6. Votre parti est reconnu pour ses «belles-mères», tous ces anciens chefs qui se permettent de faire des critiques. Comment expliquer ce manque de solidarité au sein d'un parti politique?

Je n'ai pas beaucoup de réponses si ce n'est que c'est sans doute le regret de ne pas avoir réussi et de voir que quelqu'un, en l'occurrence moi, essaie une nouvelle stratégie pour y arriver. Cela dit, il y a une belle-mère que j'ai beaucoup aimée cette semaine (rires). J'ai bien aimé la sortie d'André Boisclair mercredi (l'ancien chef du PQ a appuyé Mme Marois). D'ailleurs, quand il est parti, je lui avais promis que je ne serais pas un beau-père.

7. Comment voyez-vous l'arrivée prochaine de la coalition de François Legault?

J'ai hâte qu'il soit sur la glace, on sera alors capable de lui poser des questions. Pour l'instant, on ne connaît pas ses points de vue sur plusieurs questions. Que pense-t-il, par exemple, de la situation forestière? Quelle est sa position en matière d'environnement, de laïcité, quelles sont ses valeurs profondes? On ne le sait pas. Tout comme on ne connaît pas son financement et son équipe. Bref, j'ai bien hâte de pouvoir lui poser des questions.

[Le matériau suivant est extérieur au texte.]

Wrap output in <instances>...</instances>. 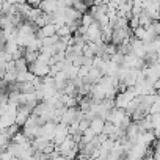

8. Malgré les déboires du Parti libéral et du premier ministre Jean Charest, ce dernier vous surpasse dans les sondages. Comment expliquez-vous cela?

À cause de la chicane qu'il y a chez nous. En juin dernier, les sondages disaient que nous pouvions faire élire entre 75 et 85 députés. Nous devancions le Parti libéral et j'étais toujours la même personne. Il est certain que la chicane nous a tirés vers le bas et que cela m'a nui à moi aussi.

9. Vous ouvrez la porte à Gilles Duceppe qui, de son côté, affirme qu'il a pleine confiance en vous. On n'y croit pas une seule seconde. Pourquoi une telle mise en scène?

Il a bien dit dimanche dernier qu'il m'appuyait et je lui ai répété à maintes reprises que notre porte lui était ouverte...Vous savez, c'est difficile, ce que M. Duceppe a vécu au cours des derniers mois. Son parti s'est fait éliminer de la carte et il a perdu sa propre circonscription. Je comprends qu'il puisse mettre un certain temps avant de se réengager. Attendez un peu. Je suis convaincue que, comme souverainiste, il peut apporter beaucoup.

10. Dans le contexte actuel, tout le monde se pose la même question: pourquoi continuer?

Parce que j'ai des convictions profondes et aussi parce que - et il faut bien que je m'en accorde le mérite - j'ai réussi à sortir ce parti du trouble dans lequel il était quand je l'ai pris. Quand je suis arrivée, j'ai été honnête, intègre et transparente. Je n'ai pas promis de faire un référendum dès l'élection, mais j'ai dit qu'on ferait un pays par voie référendaire. Nous étions la deuxième opposition, le parti était dans la dèche de 1 million de dollars. Entre 2007 et 2011, j'ai adopté un nouveau programme et depuis 2008, j'ai avec moi une équipe renouvelée avec des gens remarquables et de grande qualité. Je continue aussi parce que je me sens une responsabilité envers les membres, envers mon équipe et mon parti. Et si nous pouvions arrêter toutes ces chicanes, je suis convaincue que je pourrais réussir à mener ce parti au pouvoir.

Q+1 André Cliche @acliche sur Twitter Comment faire pour ramener ce parti à jouer son rôle d'opposition et pour qu'il cesse de perdre son temps sur des enjeux internes?

Je suis très contente qu'on pose cette question et j'espère qu'elle sera entendue par mes collègues. Nous jouons un magnifique rôle d'opposition. Encore jeudi matin, nous avons fait une proposition pour défendre les intérêts du Québec devant Ottawa. Malheureusement, nos efforts et notre travail sont occultés par les chicanes au sein de notre parti. J'espère que le message de votre lecteur sera entendu et qu'il invitera les gens de mon équipe à se ressaisir et à se rappeler pourquoi ils ont été élus au départ.